# princess parrot breeders



## MonitorMayhem (Mar 14, 2012)

just wondering if anyone has put 2 lutino princess parrots together for breeding or does everyone put them with splits or other coulors


----------



## princessparrot (Jul 19, 2012)

i do breed princesses but never had lutinos sorry, i just have normals and blues

they have both bred both with their own mutation and the others


----------



## SteveNT (Jul 19, 2012)

Good to see the originals are showing up in numbers in the Centre this year.


----------



## princessparrot (Jul 21, 2012)

yeah, apart from my blue princesses(were unwanted and givin to me) i only have and prefer the natural colours, though they are getting harder to find(especially turquoise parrots)


----------



## Jay84 (Jul 21, 2012)

We have a number of Princess Parrots, mainly normals and blues but we do have one yellow who we have only bred with splits for now. 

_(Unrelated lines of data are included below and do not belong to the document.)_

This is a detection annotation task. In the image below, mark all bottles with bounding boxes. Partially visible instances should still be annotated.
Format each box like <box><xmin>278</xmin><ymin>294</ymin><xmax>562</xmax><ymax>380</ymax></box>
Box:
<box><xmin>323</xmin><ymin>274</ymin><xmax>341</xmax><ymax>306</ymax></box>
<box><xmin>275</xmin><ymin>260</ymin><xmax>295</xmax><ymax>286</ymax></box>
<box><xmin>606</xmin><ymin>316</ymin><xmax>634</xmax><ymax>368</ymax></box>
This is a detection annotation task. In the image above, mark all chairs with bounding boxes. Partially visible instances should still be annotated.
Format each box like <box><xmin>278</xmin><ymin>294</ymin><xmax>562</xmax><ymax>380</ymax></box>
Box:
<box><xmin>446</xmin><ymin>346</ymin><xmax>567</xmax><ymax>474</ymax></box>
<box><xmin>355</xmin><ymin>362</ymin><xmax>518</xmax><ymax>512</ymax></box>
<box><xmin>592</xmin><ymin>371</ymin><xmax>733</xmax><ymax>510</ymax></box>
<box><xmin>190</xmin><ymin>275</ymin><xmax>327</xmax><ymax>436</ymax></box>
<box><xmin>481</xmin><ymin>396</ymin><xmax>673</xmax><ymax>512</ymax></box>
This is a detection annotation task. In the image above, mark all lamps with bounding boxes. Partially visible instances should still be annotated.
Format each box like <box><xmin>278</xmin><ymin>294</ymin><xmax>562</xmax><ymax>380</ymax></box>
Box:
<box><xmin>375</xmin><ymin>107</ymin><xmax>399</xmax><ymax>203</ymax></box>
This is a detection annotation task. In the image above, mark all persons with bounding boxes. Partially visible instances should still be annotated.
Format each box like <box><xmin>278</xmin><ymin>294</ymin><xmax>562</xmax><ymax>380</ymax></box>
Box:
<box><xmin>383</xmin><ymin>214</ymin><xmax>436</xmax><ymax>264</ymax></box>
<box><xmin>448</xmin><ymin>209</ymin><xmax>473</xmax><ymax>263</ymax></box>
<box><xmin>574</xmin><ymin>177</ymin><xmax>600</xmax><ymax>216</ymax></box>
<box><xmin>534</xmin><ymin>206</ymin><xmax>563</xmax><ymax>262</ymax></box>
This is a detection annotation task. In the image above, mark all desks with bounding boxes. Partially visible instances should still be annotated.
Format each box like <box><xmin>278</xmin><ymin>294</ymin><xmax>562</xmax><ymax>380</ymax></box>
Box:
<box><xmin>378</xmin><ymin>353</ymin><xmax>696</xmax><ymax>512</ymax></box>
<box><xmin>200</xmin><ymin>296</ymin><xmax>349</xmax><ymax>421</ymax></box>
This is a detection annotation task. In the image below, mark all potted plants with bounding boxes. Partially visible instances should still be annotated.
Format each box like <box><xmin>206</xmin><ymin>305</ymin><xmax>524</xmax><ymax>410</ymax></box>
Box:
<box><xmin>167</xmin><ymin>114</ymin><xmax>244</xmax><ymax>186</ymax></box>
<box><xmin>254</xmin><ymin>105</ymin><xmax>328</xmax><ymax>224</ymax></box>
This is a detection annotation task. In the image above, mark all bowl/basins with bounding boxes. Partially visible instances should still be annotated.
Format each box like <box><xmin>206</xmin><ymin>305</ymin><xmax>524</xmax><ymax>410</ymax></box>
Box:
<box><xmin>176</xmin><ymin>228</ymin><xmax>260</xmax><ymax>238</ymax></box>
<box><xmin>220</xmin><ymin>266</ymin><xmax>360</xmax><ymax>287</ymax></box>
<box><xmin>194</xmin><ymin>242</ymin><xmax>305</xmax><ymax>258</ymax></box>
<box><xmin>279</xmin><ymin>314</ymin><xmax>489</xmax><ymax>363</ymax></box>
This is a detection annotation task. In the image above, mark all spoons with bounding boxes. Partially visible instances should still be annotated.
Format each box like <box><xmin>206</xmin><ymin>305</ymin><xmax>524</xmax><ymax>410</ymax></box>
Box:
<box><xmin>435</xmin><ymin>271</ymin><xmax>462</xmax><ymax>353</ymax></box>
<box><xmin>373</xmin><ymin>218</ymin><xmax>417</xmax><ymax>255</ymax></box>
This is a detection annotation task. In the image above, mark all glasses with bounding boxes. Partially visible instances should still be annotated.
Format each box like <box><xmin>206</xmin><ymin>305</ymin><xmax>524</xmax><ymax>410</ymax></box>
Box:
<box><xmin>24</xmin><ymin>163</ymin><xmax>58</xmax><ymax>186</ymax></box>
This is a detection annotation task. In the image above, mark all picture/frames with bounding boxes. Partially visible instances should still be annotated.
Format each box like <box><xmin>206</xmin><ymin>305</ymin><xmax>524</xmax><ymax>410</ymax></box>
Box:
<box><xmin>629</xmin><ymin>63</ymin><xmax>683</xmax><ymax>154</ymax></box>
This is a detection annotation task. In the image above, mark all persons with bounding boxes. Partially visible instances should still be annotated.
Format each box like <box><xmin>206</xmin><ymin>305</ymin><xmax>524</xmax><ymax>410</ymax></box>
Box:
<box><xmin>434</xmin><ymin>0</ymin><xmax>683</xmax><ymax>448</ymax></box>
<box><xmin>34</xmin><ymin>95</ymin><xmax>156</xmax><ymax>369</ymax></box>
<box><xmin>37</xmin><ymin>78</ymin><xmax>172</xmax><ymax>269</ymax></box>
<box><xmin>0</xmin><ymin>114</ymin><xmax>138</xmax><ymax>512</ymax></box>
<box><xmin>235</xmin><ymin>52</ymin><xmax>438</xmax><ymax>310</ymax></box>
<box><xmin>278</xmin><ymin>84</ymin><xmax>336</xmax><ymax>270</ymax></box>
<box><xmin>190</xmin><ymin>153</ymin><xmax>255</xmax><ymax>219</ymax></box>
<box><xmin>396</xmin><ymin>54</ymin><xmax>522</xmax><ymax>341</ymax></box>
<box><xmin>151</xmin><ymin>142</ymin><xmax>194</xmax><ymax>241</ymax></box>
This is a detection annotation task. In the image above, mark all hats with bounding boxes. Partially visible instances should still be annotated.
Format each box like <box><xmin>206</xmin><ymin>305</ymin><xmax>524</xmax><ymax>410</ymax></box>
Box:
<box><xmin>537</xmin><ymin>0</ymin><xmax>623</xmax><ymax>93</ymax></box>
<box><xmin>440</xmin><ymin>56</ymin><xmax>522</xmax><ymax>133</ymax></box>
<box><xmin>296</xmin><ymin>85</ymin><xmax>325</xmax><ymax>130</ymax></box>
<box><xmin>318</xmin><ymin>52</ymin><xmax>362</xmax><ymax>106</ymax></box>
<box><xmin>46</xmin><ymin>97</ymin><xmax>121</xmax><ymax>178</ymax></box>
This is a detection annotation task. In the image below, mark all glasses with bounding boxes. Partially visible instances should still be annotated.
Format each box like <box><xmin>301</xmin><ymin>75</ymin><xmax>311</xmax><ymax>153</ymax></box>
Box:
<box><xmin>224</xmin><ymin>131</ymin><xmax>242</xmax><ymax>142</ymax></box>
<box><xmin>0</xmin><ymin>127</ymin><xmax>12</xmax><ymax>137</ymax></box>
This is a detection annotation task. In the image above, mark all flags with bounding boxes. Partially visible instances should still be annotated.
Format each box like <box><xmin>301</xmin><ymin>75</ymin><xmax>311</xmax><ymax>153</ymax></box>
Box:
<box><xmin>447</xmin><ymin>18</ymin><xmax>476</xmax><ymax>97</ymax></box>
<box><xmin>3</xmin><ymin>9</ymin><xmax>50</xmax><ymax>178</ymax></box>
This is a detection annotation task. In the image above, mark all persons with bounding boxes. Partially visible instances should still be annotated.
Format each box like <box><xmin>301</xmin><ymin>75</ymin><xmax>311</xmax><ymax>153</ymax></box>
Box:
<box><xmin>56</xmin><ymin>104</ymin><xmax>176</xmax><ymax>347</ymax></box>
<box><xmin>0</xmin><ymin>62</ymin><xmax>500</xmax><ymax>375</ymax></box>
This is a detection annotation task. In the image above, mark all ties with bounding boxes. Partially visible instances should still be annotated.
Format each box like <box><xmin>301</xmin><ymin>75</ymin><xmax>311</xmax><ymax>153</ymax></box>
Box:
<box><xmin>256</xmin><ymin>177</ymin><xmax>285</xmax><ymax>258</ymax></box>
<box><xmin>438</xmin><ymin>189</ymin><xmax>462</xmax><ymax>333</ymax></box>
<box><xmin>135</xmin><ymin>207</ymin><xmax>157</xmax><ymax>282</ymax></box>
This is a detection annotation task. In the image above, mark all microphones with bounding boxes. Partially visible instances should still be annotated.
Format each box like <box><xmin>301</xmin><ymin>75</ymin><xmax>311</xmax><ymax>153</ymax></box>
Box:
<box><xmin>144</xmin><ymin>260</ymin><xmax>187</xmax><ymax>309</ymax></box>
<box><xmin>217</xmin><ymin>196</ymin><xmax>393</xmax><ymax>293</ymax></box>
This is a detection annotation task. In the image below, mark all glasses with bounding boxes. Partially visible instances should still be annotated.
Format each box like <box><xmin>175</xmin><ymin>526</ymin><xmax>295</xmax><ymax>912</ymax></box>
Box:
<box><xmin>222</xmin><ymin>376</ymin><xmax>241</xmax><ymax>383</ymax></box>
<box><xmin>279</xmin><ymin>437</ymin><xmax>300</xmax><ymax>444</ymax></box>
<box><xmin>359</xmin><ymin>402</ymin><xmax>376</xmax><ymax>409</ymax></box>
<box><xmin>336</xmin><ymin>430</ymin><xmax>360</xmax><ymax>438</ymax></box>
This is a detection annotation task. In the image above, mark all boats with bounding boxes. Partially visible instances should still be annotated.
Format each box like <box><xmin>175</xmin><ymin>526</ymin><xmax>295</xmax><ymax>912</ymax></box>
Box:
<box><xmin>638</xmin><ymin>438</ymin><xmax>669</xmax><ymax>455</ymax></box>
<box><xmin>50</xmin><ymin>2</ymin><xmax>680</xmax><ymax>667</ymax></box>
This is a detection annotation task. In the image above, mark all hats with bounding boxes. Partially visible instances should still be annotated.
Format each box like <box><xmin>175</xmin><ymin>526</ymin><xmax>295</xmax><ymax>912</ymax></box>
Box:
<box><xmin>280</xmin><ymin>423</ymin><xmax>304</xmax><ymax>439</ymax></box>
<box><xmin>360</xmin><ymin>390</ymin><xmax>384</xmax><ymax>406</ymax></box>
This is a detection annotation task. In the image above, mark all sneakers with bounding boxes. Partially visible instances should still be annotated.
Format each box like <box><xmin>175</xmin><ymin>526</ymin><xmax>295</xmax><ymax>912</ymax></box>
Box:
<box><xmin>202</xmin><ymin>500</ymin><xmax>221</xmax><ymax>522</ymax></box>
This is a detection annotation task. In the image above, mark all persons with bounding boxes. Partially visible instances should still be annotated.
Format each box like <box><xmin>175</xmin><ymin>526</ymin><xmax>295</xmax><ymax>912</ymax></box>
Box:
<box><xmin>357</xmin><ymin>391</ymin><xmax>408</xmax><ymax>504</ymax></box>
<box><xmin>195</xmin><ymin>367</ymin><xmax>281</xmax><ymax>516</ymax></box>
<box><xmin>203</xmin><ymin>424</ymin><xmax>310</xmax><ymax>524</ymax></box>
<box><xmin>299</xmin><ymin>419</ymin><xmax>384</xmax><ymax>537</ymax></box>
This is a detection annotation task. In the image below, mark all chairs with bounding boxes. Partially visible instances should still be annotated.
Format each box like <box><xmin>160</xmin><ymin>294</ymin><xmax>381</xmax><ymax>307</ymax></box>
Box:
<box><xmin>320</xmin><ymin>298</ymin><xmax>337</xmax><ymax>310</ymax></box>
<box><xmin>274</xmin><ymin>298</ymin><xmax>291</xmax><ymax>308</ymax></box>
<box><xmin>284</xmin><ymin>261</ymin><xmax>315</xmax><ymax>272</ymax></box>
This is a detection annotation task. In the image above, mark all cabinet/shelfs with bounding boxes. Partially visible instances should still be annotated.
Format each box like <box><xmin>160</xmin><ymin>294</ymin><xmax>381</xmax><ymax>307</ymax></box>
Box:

In the next season or two I want to get some limes, silver and albinos. We have always bred in colonies and have great success.


----------



## PigFeet (Jul 21, 2012)

we breed lime x normal/blue/lime and the split comes from a white but where yet to get a white baby from them.


----------



## Conway (Dec 3, 2017)

A lot of help please, I have bred Greens and Blues Princess for a few years, before the start of this breeding season I purchase a Lutino cock bird and put it with a Blue hen the lutino was out of( Lutino and White parents which I do not have ) and the Blue hen parents where both Blue, I have ended up with Green young ones. When asking the question why I was told that I could not get any thing other but Green. My question is there a simply formula to follow to get different colours. I have tried to read up on different sites but just get lost with the wording and how to go about it


----------